Short text fragments from websites
##############################
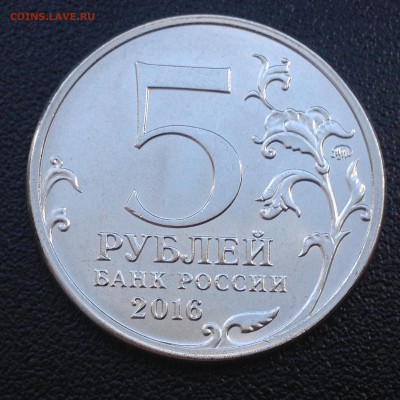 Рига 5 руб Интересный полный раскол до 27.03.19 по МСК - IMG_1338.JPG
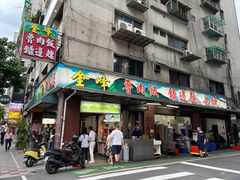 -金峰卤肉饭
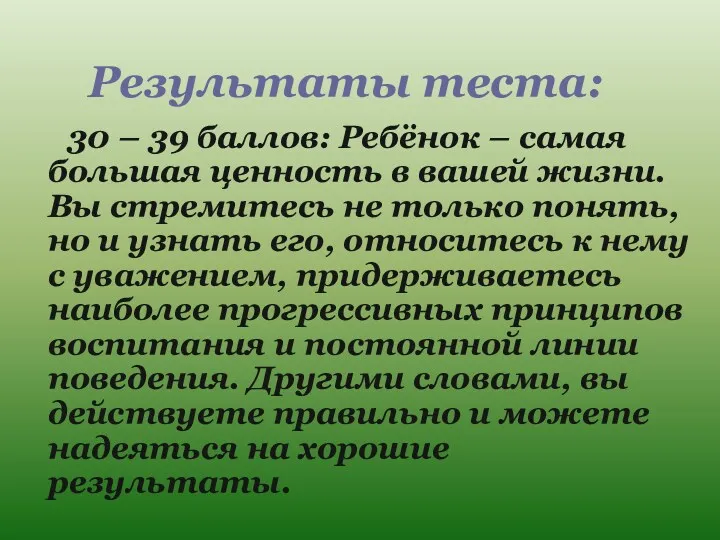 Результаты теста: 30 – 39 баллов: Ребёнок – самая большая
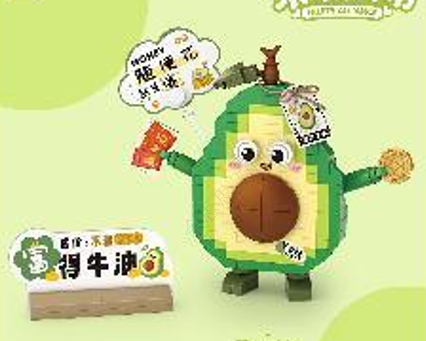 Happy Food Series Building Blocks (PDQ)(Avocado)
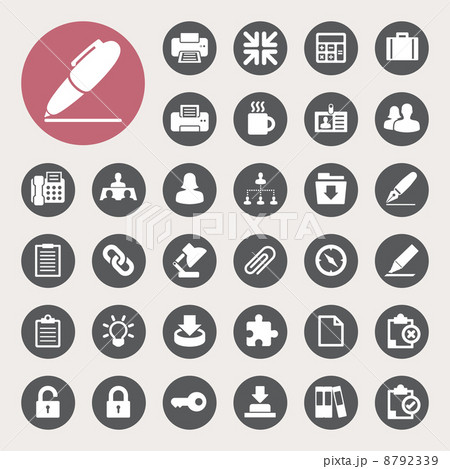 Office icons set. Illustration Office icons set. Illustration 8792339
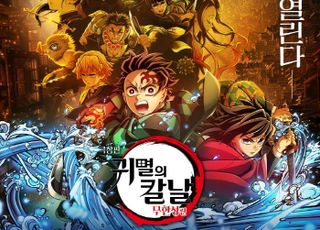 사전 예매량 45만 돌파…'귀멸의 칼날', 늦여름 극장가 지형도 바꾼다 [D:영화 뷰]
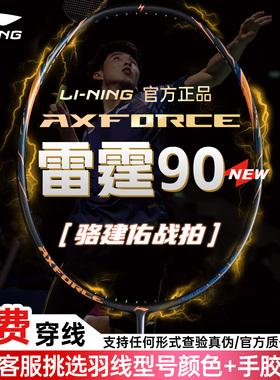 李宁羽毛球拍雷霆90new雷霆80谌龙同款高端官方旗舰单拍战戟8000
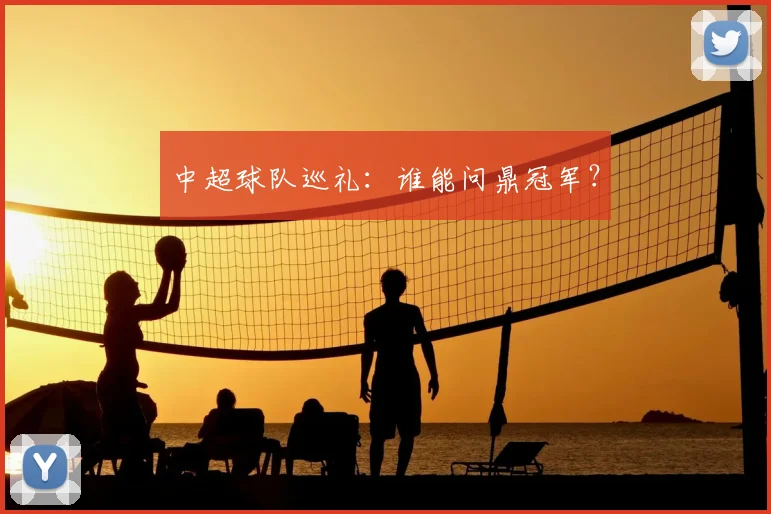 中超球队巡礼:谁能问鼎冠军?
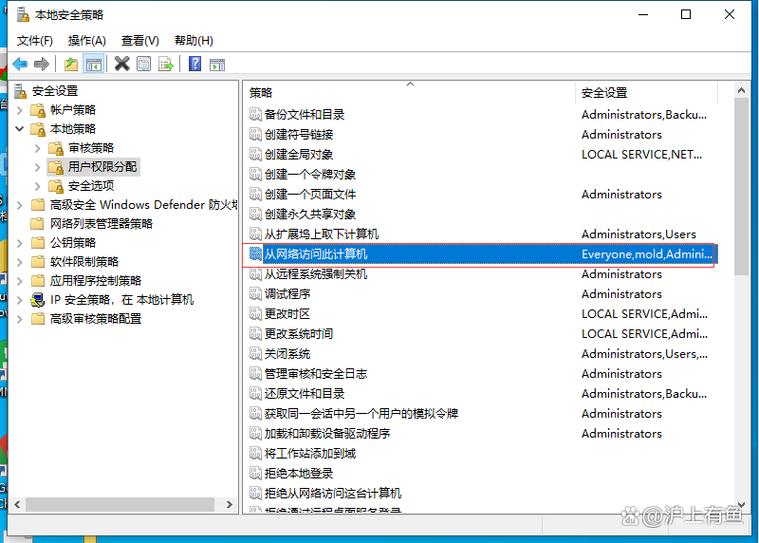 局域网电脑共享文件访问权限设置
##############################
PROBLEM REQUIREMENTS
Leave out any pictures, please, and quote only the lines from the top of the data through the line that contains "Office icons set. Illustration Office".

ANSWER SECTION
 Рига 5 руб Интересный полный раскол до 27.03.19 по МСК - IMG_1338.JPG
 -金峰卤肉饭
 Результаты теста: 30 – 39 баллов: Ребёнок – самая большая
 Happy Food Series Building Blocks (PDQ)(Avocado)
 Office icons set. Illustration Office icons set. Illustration 8792339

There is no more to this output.